You never spend all of your time typing away at your desk. Copywriters aren’t machines and often spend a portion of their work hours being less productive than they’d thought. Unpaid hours are an unfortunate fact of freelancing, but shouldn’t be a burden or harm your income.
You also need to factor in all the time you spend on tasks relating to your freelance copywriting business, that aren’t directly billable e.g. marketing, outreach, accounts etc.
In a recent post I read by Daniel Rosehill, he argues for a 25% billable ratio for freelancers to factor the unproductive/non-billable hours of your workday into your copywriting rates.
How soon does your client need the copy? If the deadline for a project is urgent or you’re provided less time than normal, it’s alright to charge an extra premium for the rush.

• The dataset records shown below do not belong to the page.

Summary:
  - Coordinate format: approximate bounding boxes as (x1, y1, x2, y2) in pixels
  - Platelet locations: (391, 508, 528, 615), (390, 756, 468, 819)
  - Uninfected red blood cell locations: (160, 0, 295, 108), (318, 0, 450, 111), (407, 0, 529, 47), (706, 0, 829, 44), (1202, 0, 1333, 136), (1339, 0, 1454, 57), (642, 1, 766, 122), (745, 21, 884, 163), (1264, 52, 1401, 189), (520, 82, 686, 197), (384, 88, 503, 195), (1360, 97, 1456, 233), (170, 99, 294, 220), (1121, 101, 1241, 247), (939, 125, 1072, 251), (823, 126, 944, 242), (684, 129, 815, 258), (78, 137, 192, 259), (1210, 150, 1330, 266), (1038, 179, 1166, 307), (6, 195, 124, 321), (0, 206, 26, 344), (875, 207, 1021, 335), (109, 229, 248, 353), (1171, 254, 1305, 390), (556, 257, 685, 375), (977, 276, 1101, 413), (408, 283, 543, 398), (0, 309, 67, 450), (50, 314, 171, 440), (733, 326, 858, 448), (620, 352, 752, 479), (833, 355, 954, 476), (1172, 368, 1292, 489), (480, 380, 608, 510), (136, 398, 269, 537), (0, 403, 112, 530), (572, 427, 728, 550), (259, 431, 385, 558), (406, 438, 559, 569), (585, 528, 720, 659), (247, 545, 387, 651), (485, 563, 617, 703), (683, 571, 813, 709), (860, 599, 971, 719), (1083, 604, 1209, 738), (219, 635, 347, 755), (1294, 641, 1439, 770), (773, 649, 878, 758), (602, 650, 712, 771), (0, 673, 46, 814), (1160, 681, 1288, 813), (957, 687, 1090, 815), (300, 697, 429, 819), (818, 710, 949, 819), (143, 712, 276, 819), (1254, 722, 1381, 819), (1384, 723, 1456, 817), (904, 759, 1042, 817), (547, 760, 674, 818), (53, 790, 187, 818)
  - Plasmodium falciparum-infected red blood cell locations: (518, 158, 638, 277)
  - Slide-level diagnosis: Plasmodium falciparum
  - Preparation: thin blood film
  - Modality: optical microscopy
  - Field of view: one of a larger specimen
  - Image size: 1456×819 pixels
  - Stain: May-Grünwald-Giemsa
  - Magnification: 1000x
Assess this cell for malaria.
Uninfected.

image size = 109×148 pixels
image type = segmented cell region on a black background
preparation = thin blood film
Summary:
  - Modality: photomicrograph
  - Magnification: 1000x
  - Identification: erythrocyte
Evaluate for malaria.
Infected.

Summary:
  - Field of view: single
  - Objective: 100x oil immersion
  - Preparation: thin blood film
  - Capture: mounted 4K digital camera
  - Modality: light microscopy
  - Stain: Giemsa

Your work should be able to pay the bills. If you’re living in a city or country with a high cost of living, you’ll want to increase your prices accordingly.
You aren’t the only copywriter out there, but keep in mind that a lot of them are charging far too little for their work. Don’t try to undersell the competition, try to outdo their quality and secure higher-paying jobs.
Other Pricing Considerations
Should I Post My Rates on My Website?
Transparency is always a good thing for the client-copywriter relationship. Listing your copywriting rates on your website will help you avoid clients who underpay. It will also make it easier for the right clients to decide if you’re within their price range.
Should I Charge a Deposit?
Always charge a deposit. This is especially true for new clients or unreliable ones. There are too many clients who are willing to take advantage of you and your work if you let them.
You should also have a policy of requiring that clients sign a contract outlining the work you’ll provide. It helps prevent you from losing time and money to unreliable clients and makes you appear more professional.
Should I Offer a Discount for Recurring Work?
While it’s important to charge what your work is worth, having recurring projects or clients is just as important. If you have a few consistent clients you can rely on, it eliminates a lot of the panicked scrambling for work in the future.
Copywriting is a skilled and difficult career, so you shouldn’t be getting less for your work than you would at a minimum wage job. The hundreds of ads calling for freelancers that pay 1 cent per word or worse can make that hard to remember.
Use the above methods and pricing considerations to avoid underselling yourself and your work. If some clients aren’t willing to pay for the quality copy you provide, there are plenty of others who will.
How Do I Decide on Pricing?
Pricing is always going to be a case-by-case decision. If you feel that you can charge a little more, go for it. If you feel like you might need to charge less to secure a consistent client, go for it.
However, there are some factors you’ll want to consider every time you set your fees for a project:
● Cost of living in your area
● Your skill level and experience
● Reliability of the client
● Work required outside of writing
How Do High-Income Copywriters Charge?
Most high-income freelance copywriters charge per project, per post or are on a retainer. It can be difficult to secure projects paying like this when starting out, but once you’ve established yourself you should aim to transition to these methods.